▶ _练习要求_
修改网页摘录中介于“你还需要加载从类别标签到类别名称的映射。你可以在文件 cat_to_name.json 中找到此映射。它是一个”和“print('cat_to_name-', cat_to_name)”之间（含首尾）的部分：把“花卉名称”换成“花朵名称”，然后写出这段文字。

你还需要加载从类别标签到类别名称的映射。你可以在文件 cat_to_name.json 中找到此映射。它是一个 JSON 对象,可以使用 json 模块读取它。这样可以获得一个从整数编码的类别到实际花卉名称的映射字典。

import json

with open('cat_to_name.json', 'r') as f:
    cat_to_name = json.load(f)

print('cat_to_name-', cat_to_name)

打印结果:

    cat_to_name- {'21': 'fire lily', '3': 'canterbury bells', '45': 'bolero deep blue', '1': 'pink primrose', '34': 'mexican aster', '27': 'prince of wales feathers', '7': 'moon orchid', '16': 'globe-flower', '25': 'grape hyacinth', '26': 'corn poppy', '79': 'toad lily', '39': 'siam tulip', '24': 'red ginger', '67': 'spring crocus', '35': 'alpine sea holly', '32': 'garden phlox', '10': 'globe thistle', '6': 'tiger lily', '93': 'ball moss', '33': 'love in the mist', '9': 'monkshood', '102': 'blackberry lily', '14': 'spear thistle', '19': 'balloon flower', '100': 'blanket flower', '13': 'king protea', '49': 'oxeye daisy', '15': 'yellow iris', '61': 'cautleya spicata', '31': 'carnation', '64': 'silverbush', '68': 'bearded iris', '63': 'black-eyed susan', '69': 'windflower', '62': 'japanese anemone', '20': 'giant white arum lily', '38': 'great masterwort', '4': 'sweet pea', '86': 'tree mallow', '101': 'trumpet creeper', '42': 'daffodil', '22': 'pincushion flower', '2': 'hard-leaved pocket orchid', '54': 'sunflower', '66': 'osteospermum', '70': 'tree poppy', '85': 'desert-rose', '99': 'bromelia', '87': 'magnolia', '5': 'english marigold', '92': 'bee balm', '28': 'stemless gentian', '97': 'mallow', '57': 'gaura', '40': 'lenten rose', '47': 'marigold', '59': 'orange dahlia', '48': 'buttercup', '55': 'pelargonium', '36': 'ruby-lipped cattleya', '91': 'hippeastrum', '29': 'artichoke', '71': 'gazania', '90': 'canna lily', '18': 'peruvian lily', '98': 'mexican petunia', '8': 'bird of paradise', '30': 'sweet william', '17': 'purple coneflower', '52': 'wild pansy', '84': 'columbine', '12': "colt's foot", '11': 'snapdragon', '96': 'camellia', '23': 'fritillary', '50': 'common dandelion', '44': 'poinsettia', '53': 'primula', '72': 'azalea', '65': 'californian poppy', '80': 'anthurium', '76': 'morning glory', '37': 'cape flower', '56': 'bishop of llandaff', '60': 'pink-yellow dahlia', '82': 'clematis', '58': 'geranium', '75': 'thorn apple', '41': 'barbeton daisy', '95': 'bougainvillea', '43': 'sword lily', '83': 'hibiscus', '78': 'lotus lotus', '88': 'cyclamen', '94': 'foxglove', '81': 'frangipani', '74': 'rose', '89': 'watercress', '73': 'water lily', '46': 'wallflower', '77': 'passion flower', '51': 'petunia'}

构建和训练分类器

数据准备好后,就开始构建和训练分类器了。和往常一样,你应该使用 torchvision.models 中的某个预训练模型获取图像特征。使用这些特征构建和训练新的前馈分类器。

▶ _数据_
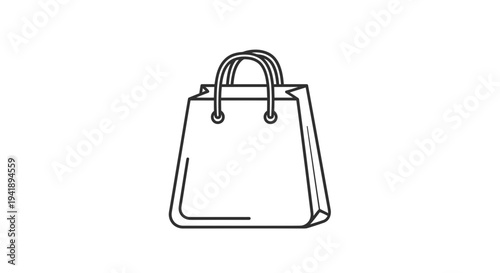 Simple line illustration of a handbag with handles, viewed from the front, showcasing a minimalist design.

▶ _练习输出_
你还需要加载从类别标签到类别名称的映射。你可以在文件 cat_to_name.json 中找到此映射。它是一个 JSON 对象,可以使用 json 模块读取它。这样可以获得一个从整数编码的类别到实际花朵名称的映射字典。

import json

with open('cat_to_name.json', 'r') as f:
    cat_to_name = json.load(f)

print('cat_to_name-', cat_to_name)